Three, scheduling total shoulder arthroplasty procedures at teaching institutions during the first academic quarter appears to be safe for the patients and does not affect their expected outcomes.”

“On a personal basis, what is most interesting to me after more than 20 years at an academic teaching institution, with responsibilities to both resident and fellow education, is that the lack of an association between adverse events and the onset of the new academic year suggests an appropriate balance between education and patient care. In other words, this analysis would suggest that the most important part of our professional responsibilities, which is to deliver the best care possible to our patients, is not affected by the fact [that] the new and less experienced residents and fellows are integrated into the patient care pathway in the first academic quarter. The supervising physicians are making appropriate adjustments to resident and fellow autonomy so that it does not impact patient outcomes. This process is in effect throughout the entire year, but is most pertinent at the beginning of every academic year.”

“Future work will include the analysis of the impact of resident and fellow participation in other areas of orthopaedic surgery.”

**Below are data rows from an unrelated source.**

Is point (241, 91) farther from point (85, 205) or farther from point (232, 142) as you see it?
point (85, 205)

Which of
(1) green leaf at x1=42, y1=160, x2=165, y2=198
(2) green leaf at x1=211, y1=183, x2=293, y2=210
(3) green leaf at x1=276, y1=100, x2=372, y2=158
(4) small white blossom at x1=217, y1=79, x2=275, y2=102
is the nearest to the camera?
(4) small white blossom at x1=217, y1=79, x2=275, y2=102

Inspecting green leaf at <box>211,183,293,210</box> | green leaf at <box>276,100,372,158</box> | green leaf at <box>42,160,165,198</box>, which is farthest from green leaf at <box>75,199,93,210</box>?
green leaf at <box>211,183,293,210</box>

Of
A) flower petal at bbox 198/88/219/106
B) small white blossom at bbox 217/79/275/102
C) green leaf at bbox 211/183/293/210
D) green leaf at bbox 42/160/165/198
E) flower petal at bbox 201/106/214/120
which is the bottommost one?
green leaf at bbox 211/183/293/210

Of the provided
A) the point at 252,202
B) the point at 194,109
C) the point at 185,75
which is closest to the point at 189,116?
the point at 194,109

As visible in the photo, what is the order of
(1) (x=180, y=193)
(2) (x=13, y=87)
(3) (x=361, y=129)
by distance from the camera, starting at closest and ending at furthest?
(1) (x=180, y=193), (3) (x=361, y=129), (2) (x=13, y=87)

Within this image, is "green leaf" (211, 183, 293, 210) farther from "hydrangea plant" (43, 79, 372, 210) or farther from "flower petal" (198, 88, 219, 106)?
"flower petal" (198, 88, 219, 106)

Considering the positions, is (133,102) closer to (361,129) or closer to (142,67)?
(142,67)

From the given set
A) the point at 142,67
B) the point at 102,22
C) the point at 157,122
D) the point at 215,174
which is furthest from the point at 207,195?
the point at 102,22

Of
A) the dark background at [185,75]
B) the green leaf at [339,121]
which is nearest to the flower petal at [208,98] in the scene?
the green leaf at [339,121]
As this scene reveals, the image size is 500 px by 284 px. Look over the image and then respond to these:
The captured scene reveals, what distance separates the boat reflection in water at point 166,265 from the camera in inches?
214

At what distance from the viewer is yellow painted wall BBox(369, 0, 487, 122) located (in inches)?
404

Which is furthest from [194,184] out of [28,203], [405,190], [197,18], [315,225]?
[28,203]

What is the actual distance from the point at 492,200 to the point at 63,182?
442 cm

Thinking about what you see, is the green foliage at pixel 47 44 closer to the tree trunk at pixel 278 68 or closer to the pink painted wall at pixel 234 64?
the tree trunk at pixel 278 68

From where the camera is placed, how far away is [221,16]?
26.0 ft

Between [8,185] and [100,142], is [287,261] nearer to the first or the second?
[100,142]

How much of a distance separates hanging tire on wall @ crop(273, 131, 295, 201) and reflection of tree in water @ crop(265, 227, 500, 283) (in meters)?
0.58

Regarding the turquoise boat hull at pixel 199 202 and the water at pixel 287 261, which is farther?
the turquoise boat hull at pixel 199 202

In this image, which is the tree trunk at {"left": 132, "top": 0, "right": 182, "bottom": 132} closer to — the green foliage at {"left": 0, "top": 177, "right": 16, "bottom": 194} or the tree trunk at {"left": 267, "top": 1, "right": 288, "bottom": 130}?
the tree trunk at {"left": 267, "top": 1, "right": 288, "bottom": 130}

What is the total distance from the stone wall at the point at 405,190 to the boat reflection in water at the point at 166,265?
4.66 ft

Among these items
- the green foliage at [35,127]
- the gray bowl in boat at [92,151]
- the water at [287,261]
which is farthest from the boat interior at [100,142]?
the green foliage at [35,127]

“We recognize that resident and fellow education is a process, and that it is valuable to have real time feedback in terms of the level of technical skill and intellectual prowess of the residents and fellows working with us to care for our patients. We also recognize that the process is not uniform, with some trainees exhibiting expertise at earlier or later time frames than their peers. Therefore, we are working to develop and institute programs such as surgical simulation, as well as technical proficiency analysis, in our training programs.”

“All airline pilots are not equal in their expertise or experience, yet safely transport millions of passengers every day. Programs have been developed to establish a baseline of safety and competence which leads to the trust of the people whose lives they are responsible for. As academic surgeons, we need to develop programs that establish a safe and competent level of patient and surgical care in each an every one of our residents and fellows that is combined with our own ability to adjust our supervision with their level of competence.”